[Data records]
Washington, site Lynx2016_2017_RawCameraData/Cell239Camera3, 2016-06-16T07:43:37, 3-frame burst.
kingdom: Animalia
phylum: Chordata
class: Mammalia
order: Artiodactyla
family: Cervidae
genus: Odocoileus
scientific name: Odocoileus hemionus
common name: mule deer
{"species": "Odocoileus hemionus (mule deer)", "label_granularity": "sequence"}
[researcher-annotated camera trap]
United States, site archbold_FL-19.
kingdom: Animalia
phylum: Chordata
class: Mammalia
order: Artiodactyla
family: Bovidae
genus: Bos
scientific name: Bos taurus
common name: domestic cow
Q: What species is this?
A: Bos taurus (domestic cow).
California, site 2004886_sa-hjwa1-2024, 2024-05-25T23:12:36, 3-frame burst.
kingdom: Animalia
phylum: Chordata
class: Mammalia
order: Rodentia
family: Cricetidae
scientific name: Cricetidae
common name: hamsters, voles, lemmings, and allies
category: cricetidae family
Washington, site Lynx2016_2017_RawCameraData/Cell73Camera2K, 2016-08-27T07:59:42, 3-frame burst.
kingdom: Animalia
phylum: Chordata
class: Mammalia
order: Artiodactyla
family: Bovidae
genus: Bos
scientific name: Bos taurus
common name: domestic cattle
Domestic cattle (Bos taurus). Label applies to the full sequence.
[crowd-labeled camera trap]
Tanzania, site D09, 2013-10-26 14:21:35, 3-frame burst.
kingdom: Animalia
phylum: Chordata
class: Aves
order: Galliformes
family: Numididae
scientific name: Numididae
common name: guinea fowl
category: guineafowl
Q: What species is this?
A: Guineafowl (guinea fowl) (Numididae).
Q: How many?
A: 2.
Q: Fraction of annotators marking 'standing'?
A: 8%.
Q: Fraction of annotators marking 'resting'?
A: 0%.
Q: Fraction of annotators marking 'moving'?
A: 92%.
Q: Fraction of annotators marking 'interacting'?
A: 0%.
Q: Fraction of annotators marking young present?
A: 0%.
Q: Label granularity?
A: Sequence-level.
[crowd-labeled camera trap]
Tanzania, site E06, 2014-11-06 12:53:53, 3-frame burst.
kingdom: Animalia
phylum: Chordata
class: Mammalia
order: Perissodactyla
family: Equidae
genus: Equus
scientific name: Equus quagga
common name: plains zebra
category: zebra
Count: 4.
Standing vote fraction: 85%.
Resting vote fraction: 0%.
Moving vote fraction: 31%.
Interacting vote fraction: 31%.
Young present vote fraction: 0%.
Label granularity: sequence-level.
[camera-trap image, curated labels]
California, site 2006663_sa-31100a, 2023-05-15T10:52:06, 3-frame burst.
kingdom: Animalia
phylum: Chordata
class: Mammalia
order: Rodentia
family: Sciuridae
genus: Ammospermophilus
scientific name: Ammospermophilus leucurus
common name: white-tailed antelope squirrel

**DIRECTIONS:**
The response should consist of all the entries, copied without any alteration.

**RESULT:**
Washington, site Lynx2016_2017_RawCameraData/Cell239Camera3, 2016-06-16T07:43:37, 3-frame burst.
kingdom: Animalia
phylum: Chordata
class: Mammalia
order: Artiodactyla
family: Cervidae
genus: Odocoileus
scientific name: Odocoileus hemionus
common name: mule deer
{"species": "Odocoileus hemionus (mule deer)", "label_granularity": "sequence"}
[researcher-annotated camera trap]
United States, site archbold_FL-19.
kingdom: Animalia
phylum: Chordata
class: Mammalia
order: Artiodactyla
family: Bovidae
genus: Bos
scientific name: Bos taurus
common name: domestic cow
Q: What species is this?
A: Bos taurus (domestic cow).
California, site 2004886_sa-hjwa1-2024, 2024-05-25T23:12:36, 3-frame burst.
kingdom: Animalia
phylum: Chordata
class: Mammalia
order: Rodentia
family: Cricetidae
scientific name: Cricetidae
common name: hamsters, voles, lemmings, and allies
category: cricetidae family
Washington, site Lynx2016_2017_RawCameraData/Cell73Camera2K, 2016-08-27T07:59:42, 3-frame burst.
kingdom: Animalia
phylum: Chordata
class: Mammalia
order: Artiodactyla
family: Bovidae
genus: Bos
scientific name: Bos taurus
common name: domestic cattle
Domestic cattle (Bos taurus). Label applies to the full sequence.
[crowd-labeled camera trap]
Tanzania, site D09, 2013-10-26 14:21:35, 3-frame burst.
kingdom: Animalia
phylum: Chordata
class: Aves
order: Galliformes
family: Numididae
scientific name: Numididae
common name: guinea fowl
category: guineafowl
Q: What species is this?
A: Guineafowl (guinea fowl) (Numididae).
Q: How many?
A: 2.
Q: Fraction of annotators marking 'standing'?
A: 8%.
Q: Fraction of annotators marking 'resting'?
A: 0%.
Q: Fraction of annotators marking 'moving'?
A: 92%.
Q: Fraction of annotators marking 'interacting'?
A: 0%.
Q: Fraction of annotators marking young present?
A: 0%.
Q: Label granularity?
A: Sequence-level.
[crowd-labeled camera trap]
Tanzania, site E06, 2014-11-06 12:53:53, 3-frame burst.
kingdom: Animalia
phylum: Chordata
class: Mammalia
order: Perissodactyla
family: Equidae
genus: Equus
scientific name: Equus quagga
common name: plains zebra
category: zebra
Count: 4.
Standing vote fraction: 85%.
Resting vote fraction: 0%.
Moving vote fraction: 31%.
Interacting vote fraction: 31%.
Young present vote fraction: 0%.
Label granularity: sequence-level.
[camera-trap image, curated labels]
California, site 2006663_sa-31100a, 2023-05-15T10:52:06, 3-frame burst.
kingdom: Animalia
phylum: Chordata
class: Mammalia
order: Rodentia
family: Sciuridae
genus: Ammospermophilus
scientific name: Ammospermophilus leucurus
common name: white-tailed antelope squirrel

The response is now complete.